Jednym z problemów, jakie w ujęciu praktycznym przysparza stosowanie ustawy z dnia 11 stycznia 2018 r. o elektromobilności i paliwach alternatywnych (tekst jedn. DzU z 2023 r., poz. 875), jest sposób wyliczenia udziału pojazdów elektrycznych lub napędzanych gazem ziemnym we flocie pojazdów, zgodnie z wymaganiami ujętymi w art. 35 ust. 2 pkt 2 wspomnianego aktu prawnego. Przepis ten wymaga określenia liczby tych pojazdów w stosunku do konkretnego zadania publicznego zdefiniowanego w ustawach: o samorządzie gminnym (tekst jedn. DzU z 2023 r., poz. 40 ze zm.), powiatowym (tekst jedn. DzU z 2022 r., poz. 1526 ze zm.) lub województwa (tekst jedn. DzU z 2022 r., poz. 2094 ze zm.).

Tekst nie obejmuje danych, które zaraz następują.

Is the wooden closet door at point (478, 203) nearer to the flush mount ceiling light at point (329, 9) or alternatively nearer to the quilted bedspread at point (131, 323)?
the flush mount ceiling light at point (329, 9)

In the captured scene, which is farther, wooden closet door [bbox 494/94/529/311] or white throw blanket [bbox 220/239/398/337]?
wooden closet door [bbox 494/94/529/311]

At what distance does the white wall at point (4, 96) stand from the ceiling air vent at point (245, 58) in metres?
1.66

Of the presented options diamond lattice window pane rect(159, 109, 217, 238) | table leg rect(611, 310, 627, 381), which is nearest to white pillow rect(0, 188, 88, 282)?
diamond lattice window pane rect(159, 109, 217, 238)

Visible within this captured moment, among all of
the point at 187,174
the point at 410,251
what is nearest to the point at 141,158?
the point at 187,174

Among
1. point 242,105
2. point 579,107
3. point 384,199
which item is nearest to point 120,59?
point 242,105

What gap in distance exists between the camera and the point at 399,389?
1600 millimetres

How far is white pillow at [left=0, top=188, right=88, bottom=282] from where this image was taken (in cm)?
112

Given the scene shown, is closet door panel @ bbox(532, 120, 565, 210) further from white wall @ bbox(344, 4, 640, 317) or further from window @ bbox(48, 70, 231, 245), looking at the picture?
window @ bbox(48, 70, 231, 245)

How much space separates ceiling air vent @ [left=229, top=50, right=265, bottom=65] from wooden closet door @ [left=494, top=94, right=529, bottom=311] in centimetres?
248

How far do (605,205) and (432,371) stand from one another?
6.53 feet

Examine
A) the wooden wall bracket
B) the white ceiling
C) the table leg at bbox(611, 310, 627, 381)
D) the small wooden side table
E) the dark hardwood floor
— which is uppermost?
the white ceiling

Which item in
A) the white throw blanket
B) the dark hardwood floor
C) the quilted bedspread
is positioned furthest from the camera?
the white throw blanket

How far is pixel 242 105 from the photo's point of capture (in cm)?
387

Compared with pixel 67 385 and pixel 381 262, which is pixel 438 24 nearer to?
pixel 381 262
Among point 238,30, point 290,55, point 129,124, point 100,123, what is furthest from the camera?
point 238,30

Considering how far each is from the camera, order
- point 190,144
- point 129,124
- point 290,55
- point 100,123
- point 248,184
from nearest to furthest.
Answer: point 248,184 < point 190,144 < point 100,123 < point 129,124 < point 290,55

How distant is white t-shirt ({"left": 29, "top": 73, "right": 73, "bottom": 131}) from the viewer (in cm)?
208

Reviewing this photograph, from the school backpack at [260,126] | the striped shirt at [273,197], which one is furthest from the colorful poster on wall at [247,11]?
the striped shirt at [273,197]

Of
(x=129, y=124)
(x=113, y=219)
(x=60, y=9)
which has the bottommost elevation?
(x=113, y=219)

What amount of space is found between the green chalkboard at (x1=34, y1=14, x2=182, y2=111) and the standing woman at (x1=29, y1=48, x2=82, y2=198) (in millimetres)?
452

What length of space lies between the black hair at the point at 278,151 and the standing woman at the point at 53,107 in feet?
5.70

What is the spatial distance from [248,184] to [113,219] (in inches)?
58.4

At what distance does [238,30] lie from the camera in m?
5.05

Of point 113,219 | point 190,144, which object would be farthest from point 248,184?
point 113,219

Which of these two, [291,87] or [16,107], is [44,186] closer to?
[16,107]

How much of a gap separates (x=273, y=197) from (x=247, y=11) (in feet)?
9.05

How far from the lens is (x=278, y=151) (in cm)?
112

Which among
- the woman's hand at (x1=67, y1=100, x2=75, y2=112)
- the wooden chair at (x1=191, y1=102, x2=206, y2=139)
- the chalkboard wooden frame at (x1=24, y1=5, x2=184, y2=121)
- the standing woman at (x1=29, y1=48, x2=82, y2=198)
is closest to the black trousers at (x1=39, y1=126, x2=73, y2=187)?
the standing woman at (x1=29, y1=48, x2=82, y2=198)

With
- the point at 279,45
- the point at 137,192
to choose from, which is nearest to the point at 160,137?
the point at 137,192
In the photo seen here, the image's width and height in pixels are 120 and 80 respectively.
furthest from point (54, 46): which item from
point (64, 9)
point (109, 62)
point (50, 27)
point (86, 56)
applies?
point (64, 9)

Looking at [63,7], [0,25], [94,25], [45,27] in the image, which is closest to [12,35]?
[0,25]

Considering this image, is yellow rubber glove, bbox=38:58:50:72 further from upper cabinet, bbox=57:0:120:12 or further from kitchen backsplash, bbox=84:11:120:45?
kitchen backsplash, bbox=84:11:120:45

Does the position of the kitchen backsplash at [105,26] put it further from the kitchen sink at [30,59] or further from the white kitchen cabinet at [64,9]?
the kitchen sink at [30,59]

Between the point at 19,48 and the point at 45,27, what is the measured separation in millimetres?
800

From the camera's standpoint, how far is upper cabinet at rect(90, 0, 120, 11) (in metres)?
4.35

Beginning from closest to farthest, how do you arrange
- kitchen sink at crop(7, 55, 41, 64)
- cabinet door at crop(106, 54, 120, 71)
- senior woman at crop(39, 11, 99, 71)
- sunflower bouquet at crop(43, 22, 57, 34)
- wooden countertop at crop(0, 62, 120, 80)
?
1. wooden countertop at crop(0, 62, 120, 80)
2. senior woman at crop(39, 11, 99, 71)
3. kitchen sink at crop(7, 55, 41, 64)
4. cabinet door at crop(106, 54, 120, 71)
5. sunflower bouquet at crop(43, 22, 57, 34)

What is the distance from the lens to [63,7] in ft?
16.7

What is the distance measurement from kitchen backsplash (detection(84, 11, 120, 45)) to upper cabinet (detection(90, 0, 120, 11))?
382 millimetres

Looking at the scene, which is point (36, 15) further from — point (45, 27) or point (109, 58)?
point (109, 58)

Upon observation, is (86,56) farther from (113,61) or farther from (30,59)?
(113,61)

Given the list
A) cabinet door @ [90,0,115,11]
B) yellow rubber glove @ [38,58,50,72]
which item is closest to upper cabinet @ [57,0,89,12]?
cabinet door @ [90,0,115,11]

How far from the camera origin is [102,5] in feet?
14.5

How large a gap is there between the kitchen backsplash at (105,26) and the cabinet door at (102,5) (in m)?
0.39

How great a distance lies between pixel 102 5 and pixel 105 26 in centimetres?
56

Zadania samorządu gminnego, powiatowego lub wojewódzkiego realizowane są na podstawie wielu umów zawieranych w różnym czasie. W związku z tym na zamawiającym ciąży obowiązek oszacowania liczby pojazdów wykorzystywanych do realizacji tych zadań, a następnie wskazania minimalnej liczby pojazdów elektrycznych lub napędzanych gazem, którymi będą musieli się wykazać poszczególni wykonawcy.

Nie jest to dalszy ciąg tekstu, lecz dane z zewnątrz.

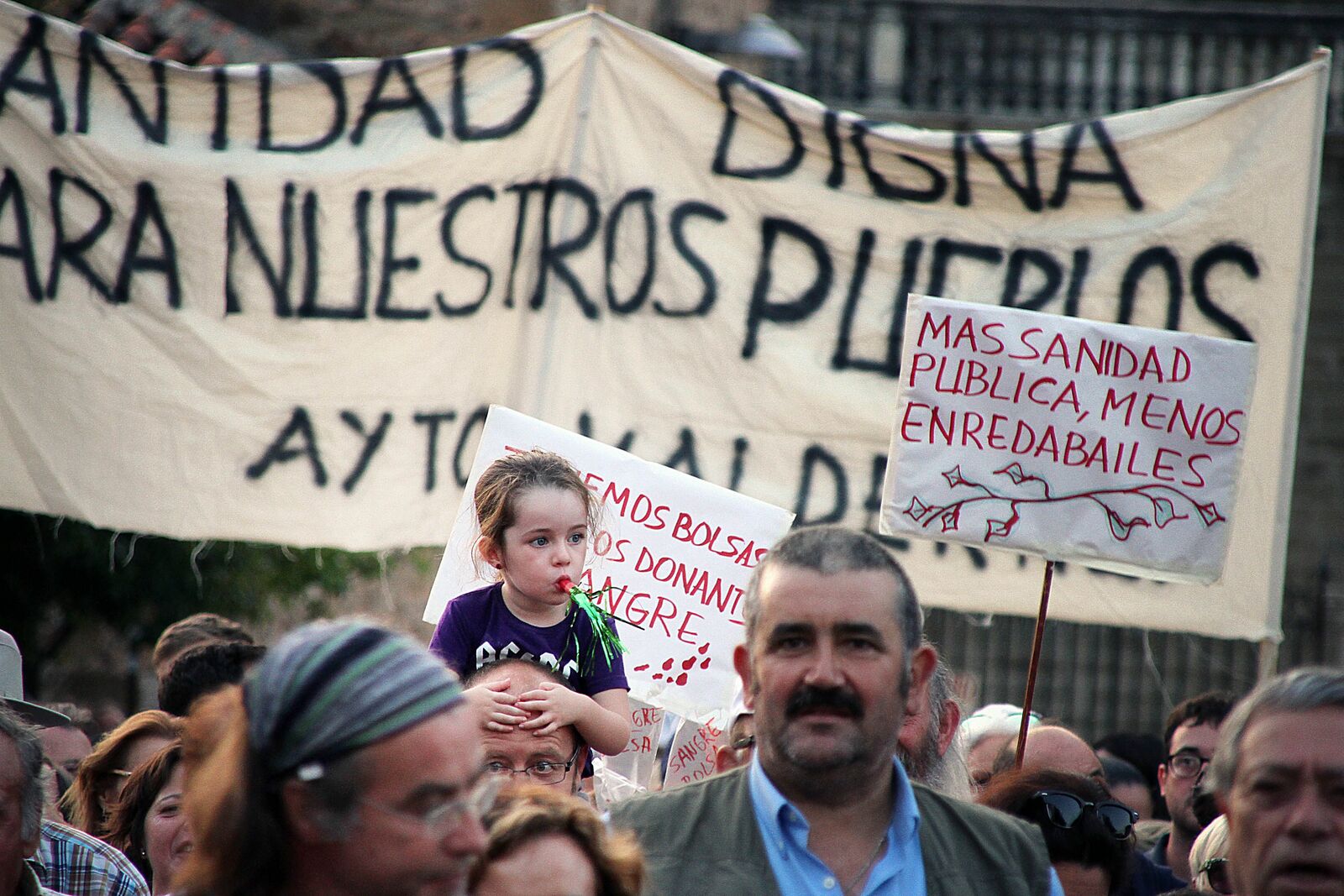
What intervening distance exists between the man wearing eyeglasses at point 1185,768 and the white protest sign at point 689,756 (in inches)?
52.5

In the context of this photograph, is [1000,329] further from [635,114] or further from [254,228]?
[254,228]

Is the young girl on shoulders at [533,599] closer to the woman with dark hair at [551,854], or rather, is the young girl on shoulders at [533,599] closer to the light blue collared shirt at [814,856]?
Result: the light blue collared shirt at [814,856]

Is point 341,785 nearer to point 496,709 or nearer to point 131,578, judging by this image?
point 496,709

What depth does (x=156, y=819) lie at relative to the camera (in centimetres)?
374

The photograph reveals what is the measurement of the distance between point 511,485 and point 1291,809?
2.02 m

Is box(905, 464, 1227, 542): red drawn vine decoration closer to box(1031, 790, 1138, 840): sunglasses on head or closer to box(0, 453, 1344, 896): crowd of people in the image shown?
box(0, 453, 1344, 896): crowd of people

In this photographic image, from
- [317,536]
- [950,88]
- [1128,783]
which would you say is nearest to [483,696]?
[317,536]

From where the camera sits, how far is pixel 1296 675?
97.4 inches

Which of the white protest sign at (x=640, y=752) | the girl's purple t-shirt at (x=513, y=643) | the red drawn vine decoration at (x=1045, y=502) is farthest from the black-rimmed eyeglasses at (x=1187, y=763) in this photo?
the girl's purple t-shirt at (x=513, y=643)

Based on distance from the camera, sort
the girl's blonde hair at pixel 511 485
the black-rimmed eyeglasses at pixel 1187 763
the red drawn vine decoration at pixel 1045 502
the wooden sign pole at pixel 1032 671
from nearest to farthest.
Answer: the girl's blonde hair at pixel 511 485
the wooden sign pole at pixel 1032 671
the red drawn vine decoration at pixel 1045 502
the black-rimmed eyeglasses at pixel 1187 763

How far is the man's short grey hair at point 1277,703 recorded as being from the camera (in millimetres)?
2379

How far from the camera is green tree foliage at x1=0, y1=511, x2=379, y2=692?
836cm

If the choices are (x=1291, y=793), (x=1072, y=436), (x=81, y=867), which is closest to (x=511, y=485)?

Problemem jest także transparentne rozłożenie tego obowiązku na poszczególne umowy, tak aby w sposób nadmiarowy nie obciążać nim jednego wykonawcy w stosunku do innych realizujących to samo zadanie publiczne, ale na podstawie innej umowy. Powyższe bowiem ma wpływ na wysokość ceny ofertowej. Stworzenie stosownych zapisów umownych wymaga właściwego planowania oraz odpowiedniego przygotowania poszczególnych postępowań o udzielenie zamówienia publicznego. Należy bowiem pamiętać, że zamawiający nie jest w stanie przewidzieć, ile umów będzie zawierał w celu realizacji konkretnego zadania publicznego, a co za tym idzie – niezwykle trudne jest określenie floty, jaka będzie wykorzystywana przy jego realizacji.